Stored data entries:
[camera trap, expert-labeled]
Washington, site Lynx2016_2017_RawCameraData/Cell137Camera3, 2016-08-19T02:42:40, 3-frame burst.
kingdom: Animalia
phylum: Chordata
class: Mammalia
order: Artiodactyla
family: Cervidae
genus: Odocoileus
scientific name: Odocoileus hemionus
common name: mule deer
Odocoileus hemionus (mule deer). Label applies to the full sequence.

*Try it*
Please output the line that contains "order: Artiodactyla" and every line after it in the entries above, exactly, and nothing more.

*Response for this exercise*
order: Artiodactyla
family: Cervidae
genus: Odocoileus
scientific name: Odocoileus hemionus
common name: mule deer
Odocoileus hemionus (mule deer). Label applies to the full sequence.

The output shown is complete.